The state government had tested random samples and found that a senior citizen, who uses a wheelchair and lives in a basti—an unauthorised colony—near one confirmed case of COVID-19, had tested positive for the virus. According to the state health department, the patient had no travel history, no contact with any international travellers and could not provide any information that could trace the source of his infection. By all indications, the senior citizen’s infection was a case of community transmission. Multiple officials in the state’s health department have expressed concern that this case is emblematic of undetected infections within the community.
The Chhattisgarh government determined that the senior citizen had been infected during a house-to-house survey within a three-kilometre radius of a different confirmed case. The state has been one of the few to proactively test people and demonstrate this level of hyper-vigilance, which is an urgent necessity that the central government has failed to act on.

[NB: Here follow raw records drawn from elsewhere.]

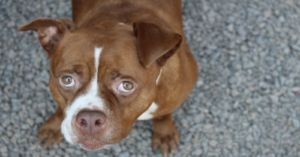 You Helped Save This Dog From A Kill Shelter After Her Human Died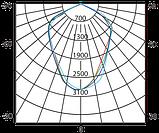 Світлодіодний прожектор Vela LED 50Вт 6400К 4600Лм, IP65, фото 3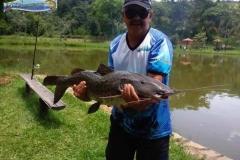 pescaria-barra-alegre120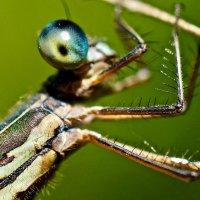 Портрет маленькой стрекозы.. :: Серёжа Стрельников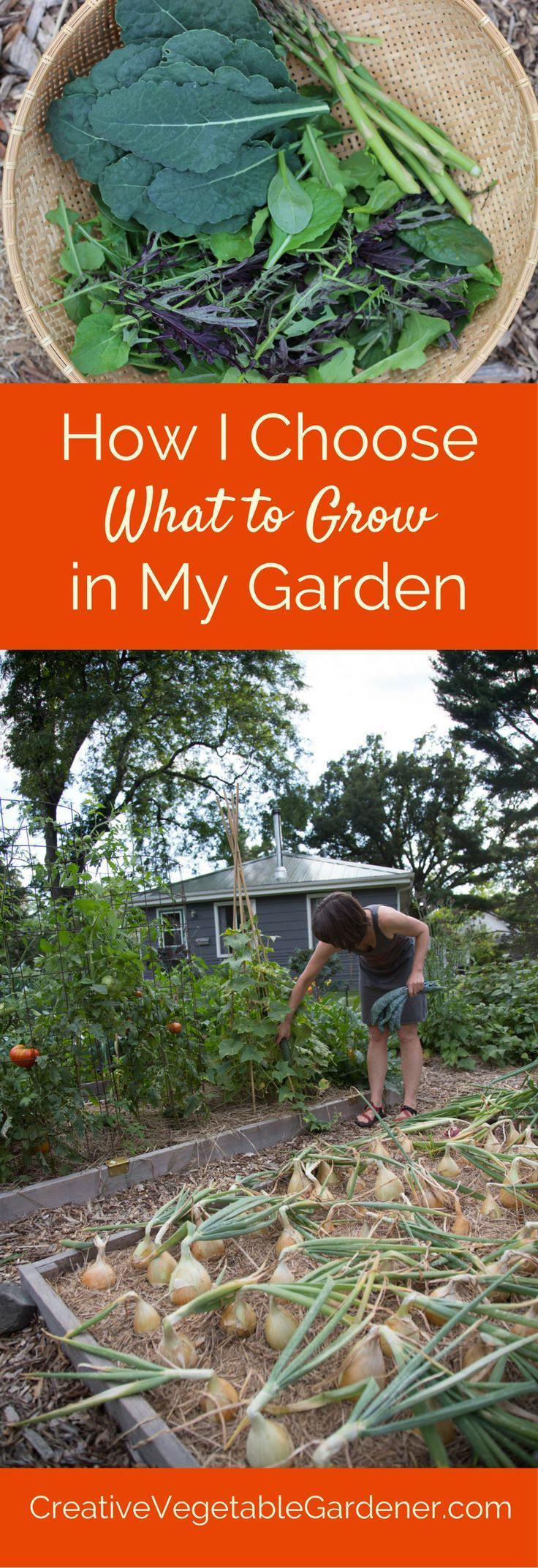 How I Choose Which Vegetables To Grow In My Garden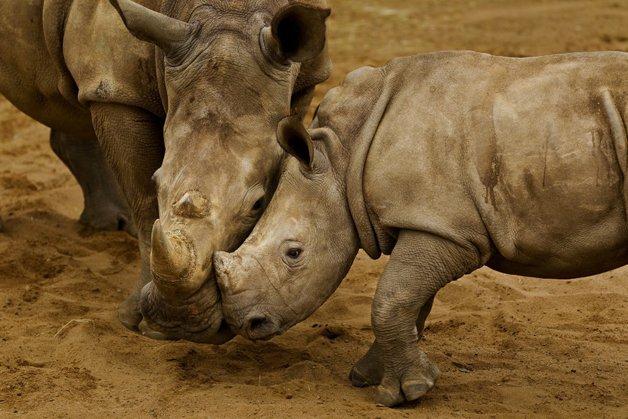 rinoceronte-africa1
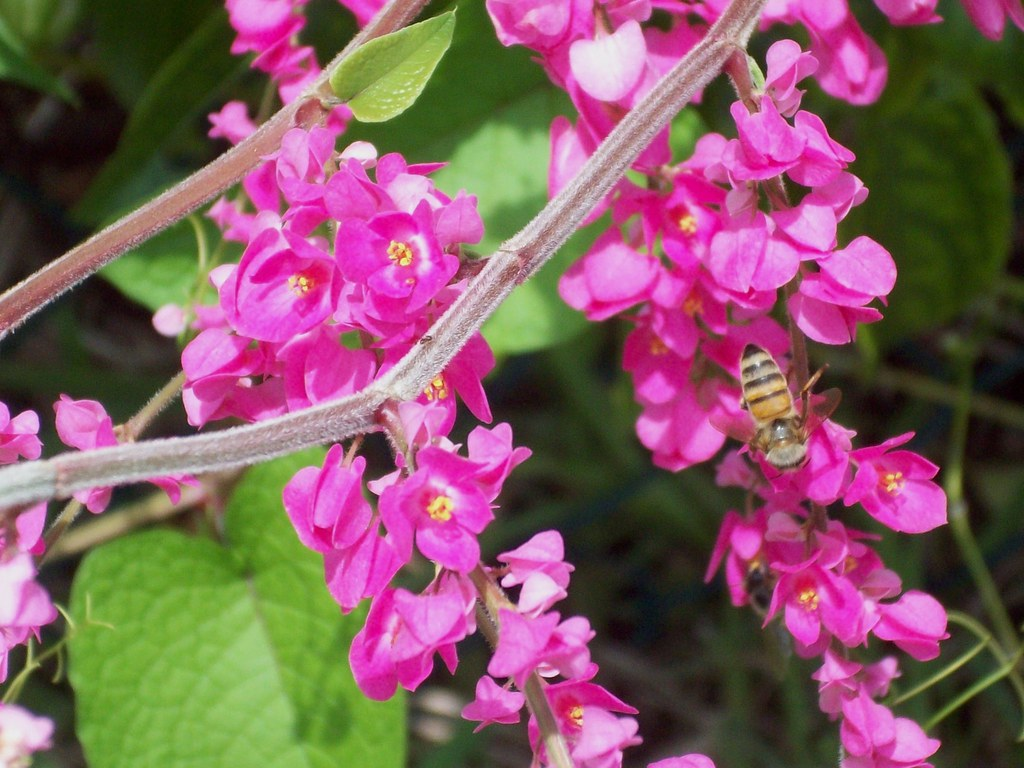 I Like Plants Coral Vine Antigonon Leptopus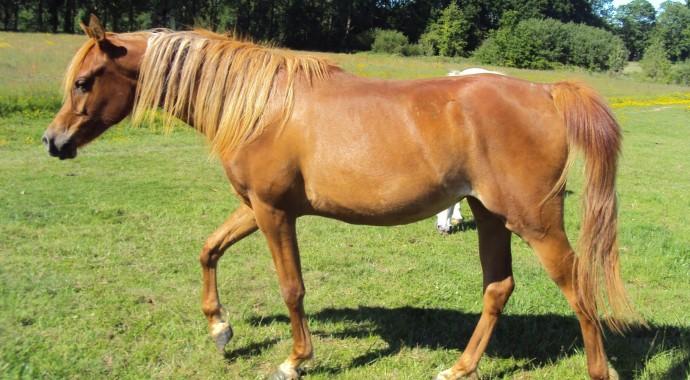 portrait cheval Jazz de Bel Air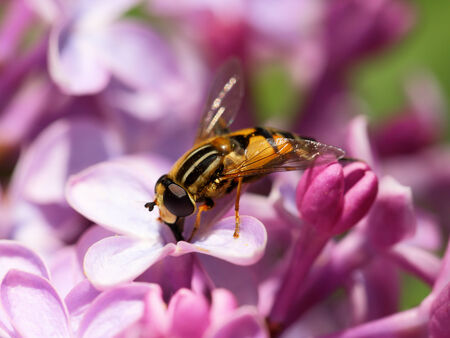Helophilus pendulus. Fly close up on a lilac flowe photo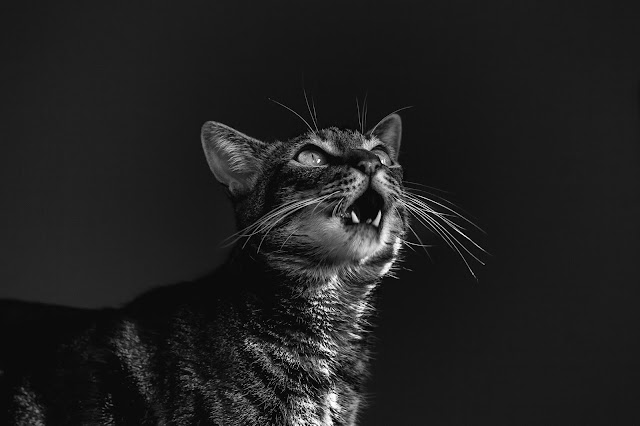 Your Cat Is Meowing Constantly - 7 Reasons Why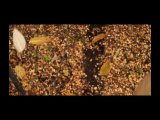 финальные кадры безумно красивого трейлера фильма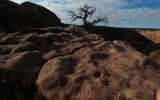 Canyon de Chelly Still Life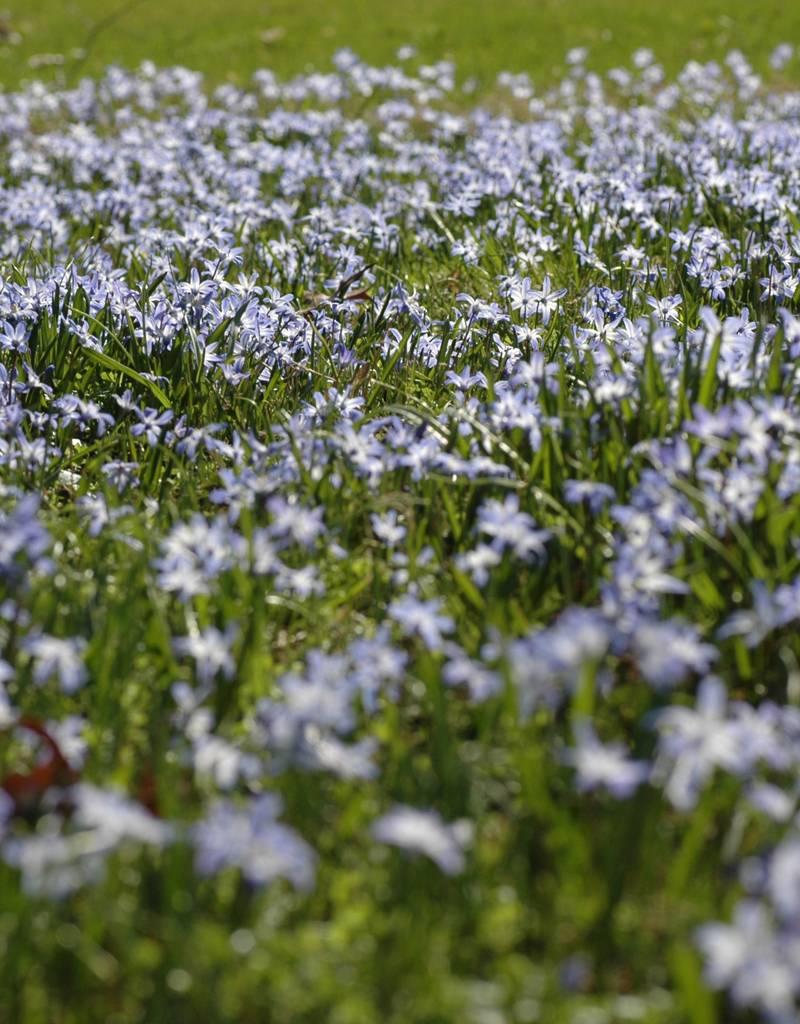 Schneeglanz (Gewöhnlicher ) Chionodoxa luciliae (Gewöhnlicher Schneeglanz) - Stinsenpflanze - 400 Stück für 16m2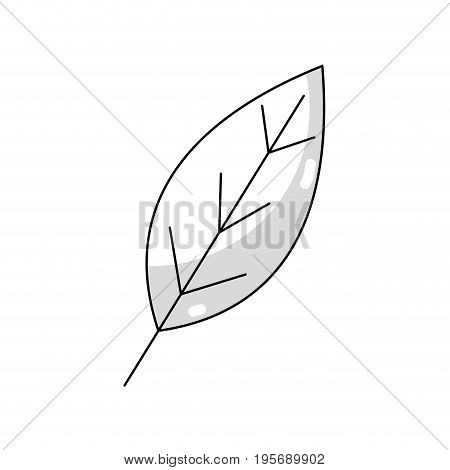 line natural leaf symbol to conservation the environment vector illustration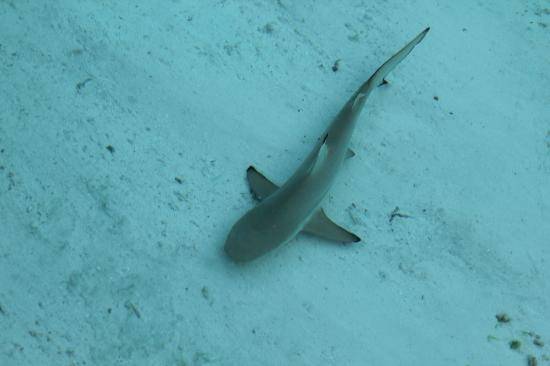 Baby Shark - Cubmed Kani Maldives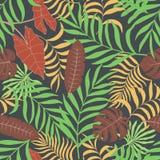Fondo tropical con las hojas de palma Fotografía de archivo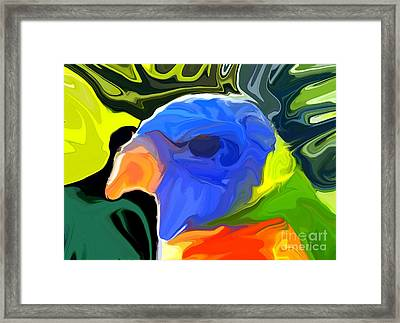 Rainbow Lorikeet Framed Print by Chris Butler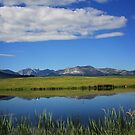 Reflections of the Rockies by Vickie Emms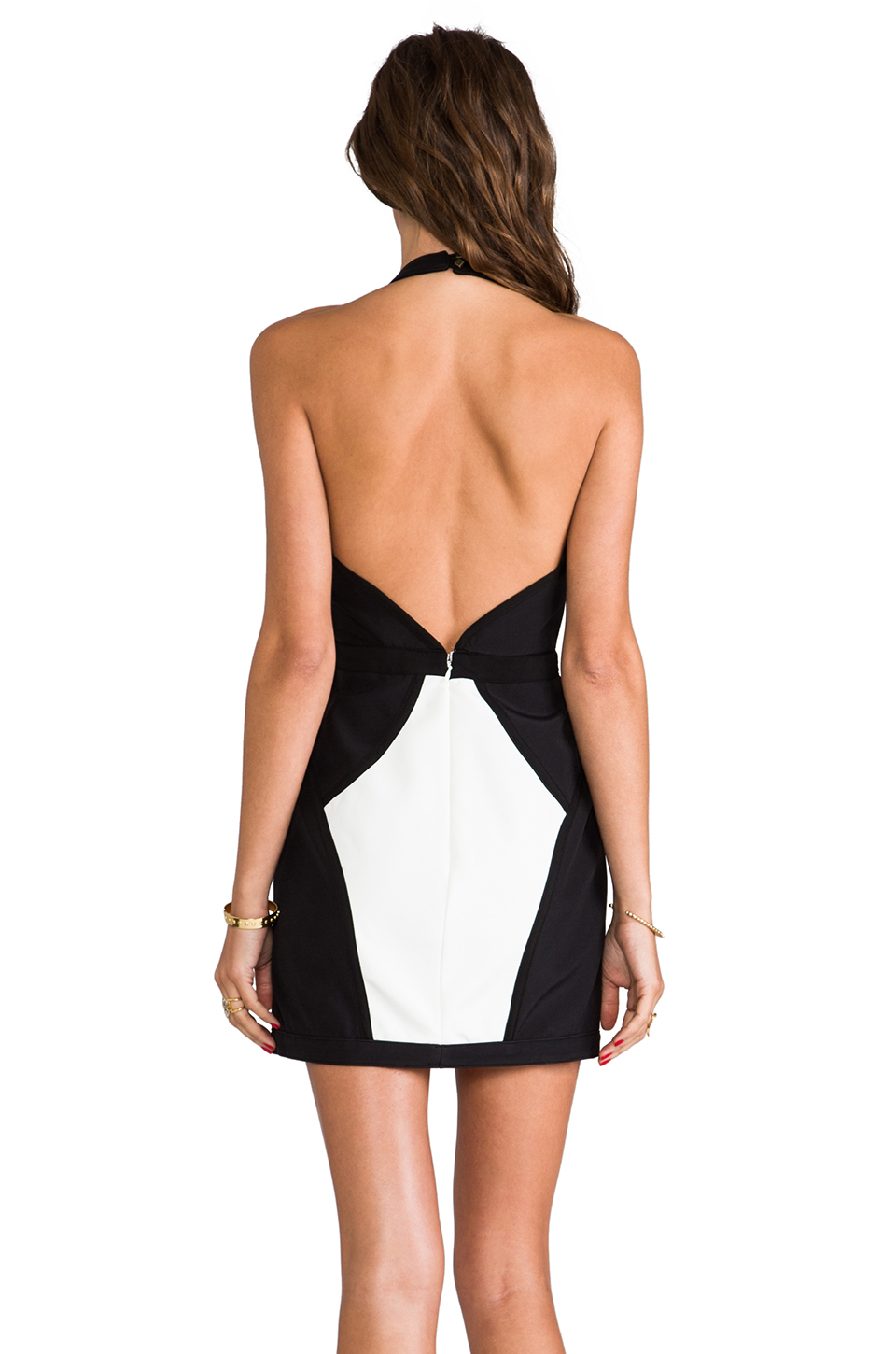 Finders Keepers Winter Birds Dress in Black/Ivory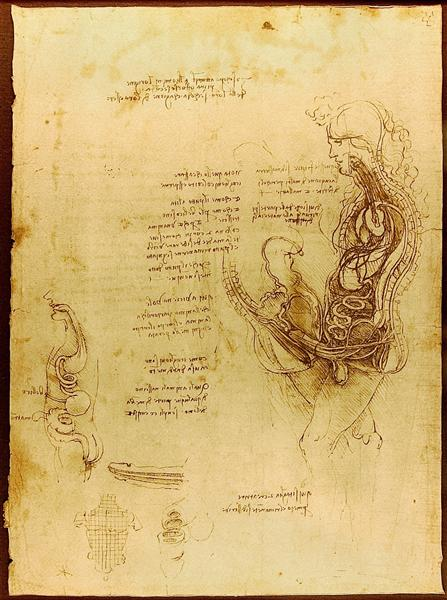 Coition of a Hemisected Man and Woman, 1492 - Leonardo da Vinci
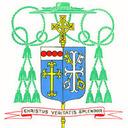 Bishop McManus on papal comment regarding same-sex unions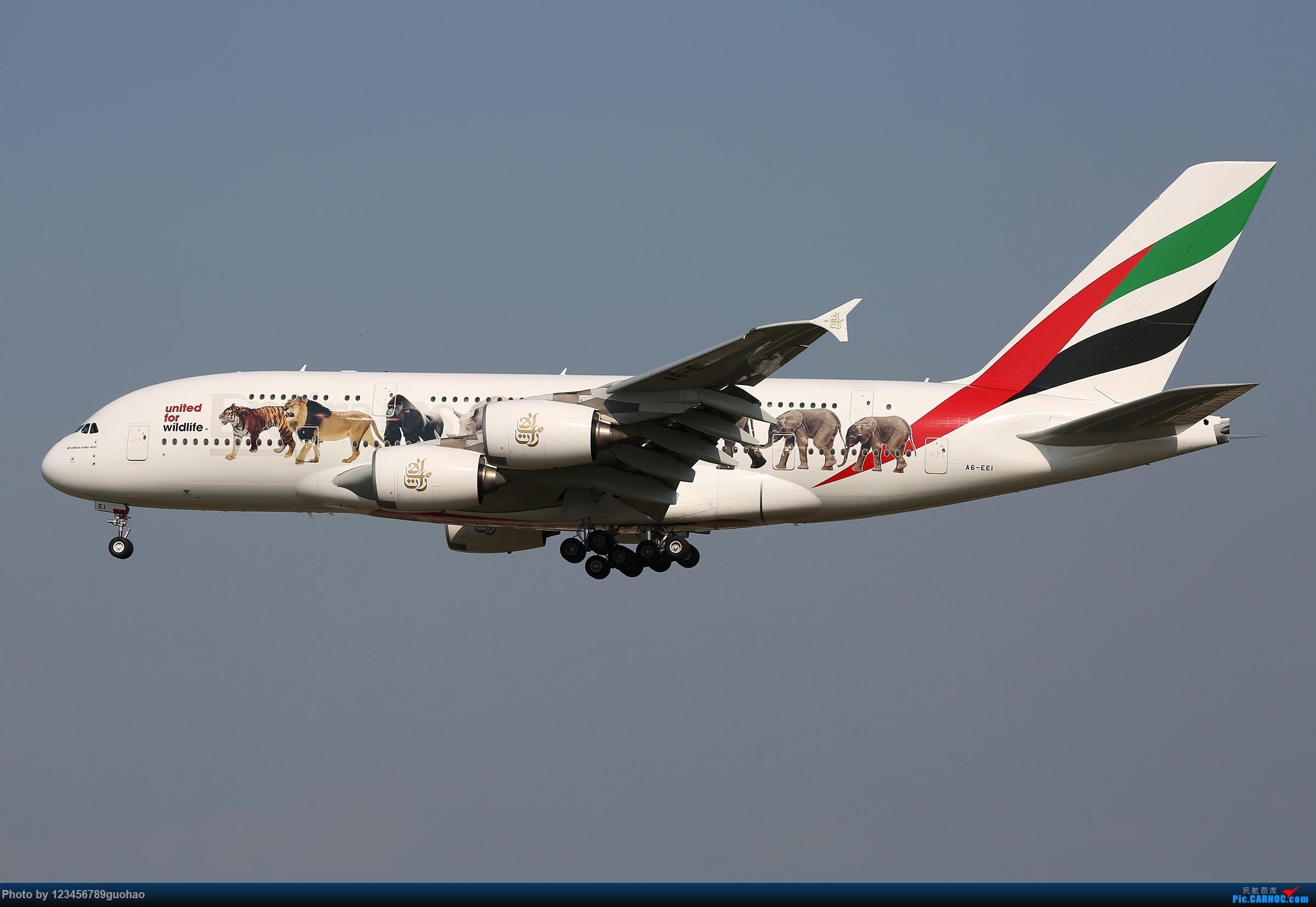 [原创]请保护我们身边的野生动物 AIRBUS A380-800 A6-EEI 北京首都机场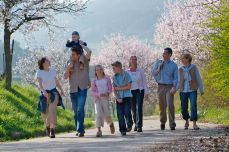 Holidays in Germany: almond trees in bloom on the German Wine Route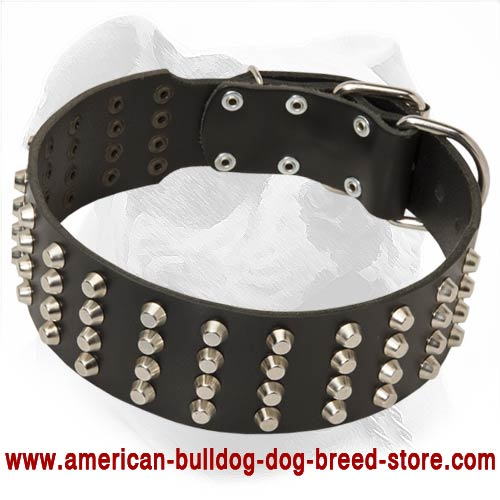Wide Studded Leather American Bulldog Collar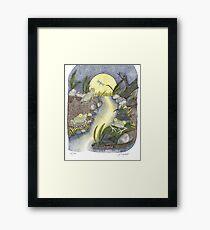 Frogs at Night Framed Print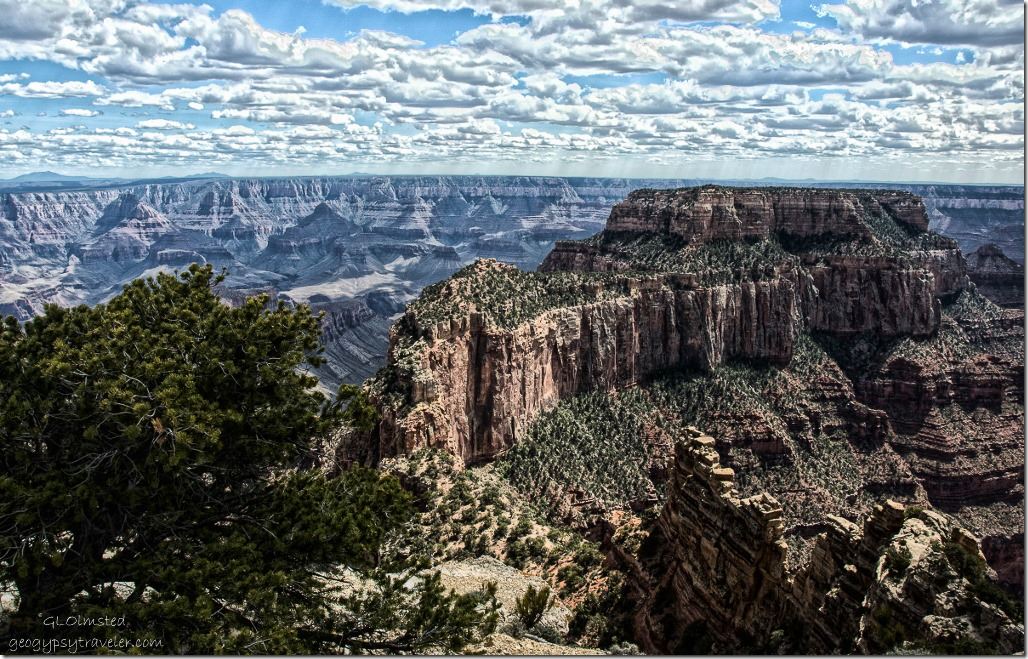 Wotans Throne from Cape Royal North Rim Grand Canyon National Park Arizona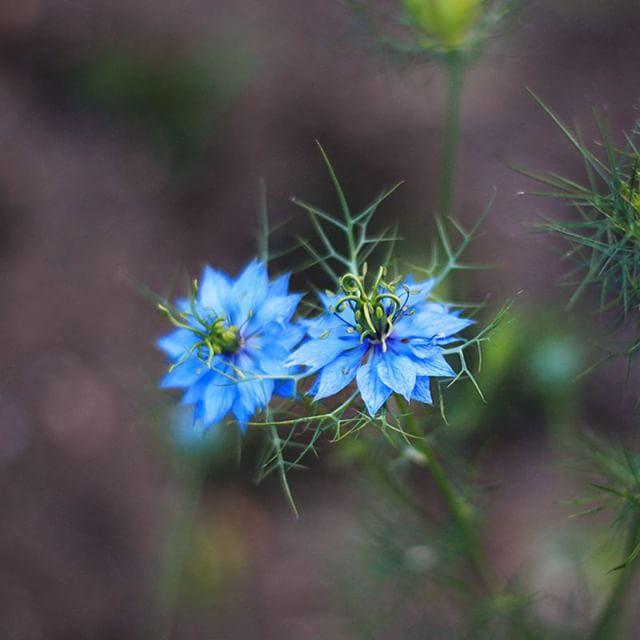 """""""Ich habe heute ein paar Blumen nicht gepflückt, um dir ihr Leben zu schenken."""" // Christian Morgenstern"""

The identification of such a case, with no history of travel and no record of contacts with other positive cases, is a clarion call to scale up testing, aggressively isolating those who test positive and preparing hospitals for the coming surge in cases.
According to TS Singh Deo, Chhattisgarh’s health minister, “the story” of the state’s fight against COVID-19 started in early March, with his government trying to convince the central government to expand their testing criteria. “At that point, the testing was entirely controlled by ICMR,” he said. “The testing facilities were controlled by them, and testing kits were also only with them.” On 16 March, Deo wrote to the health ministry calling upon them to “expand the criteria for testing,” noting that it was “too restrictive.” On March 31, he tweeted that although guidelines had been relaxed to some extent after his letter, “it has not been followed up with supply of large number of testing kits.” He continued, “Please do help Chhattisgarh @PMOIndia and @ICMRDELHI.”
On 1 April, Deo wrote to Vardhan again, this time urging the ICMR to formulate guidelines for the use of rapid antibody testing kits for COVID-19. He then tweeted, “Requesting the Central Govt & @drharshvardhan to ensure that @ICMRDELHI formulates comprehensive guidelines for use and purchase of Rapid Tests for #COVID19 as these tests have been used effectively across the world and are needed for expanding testing capacities.”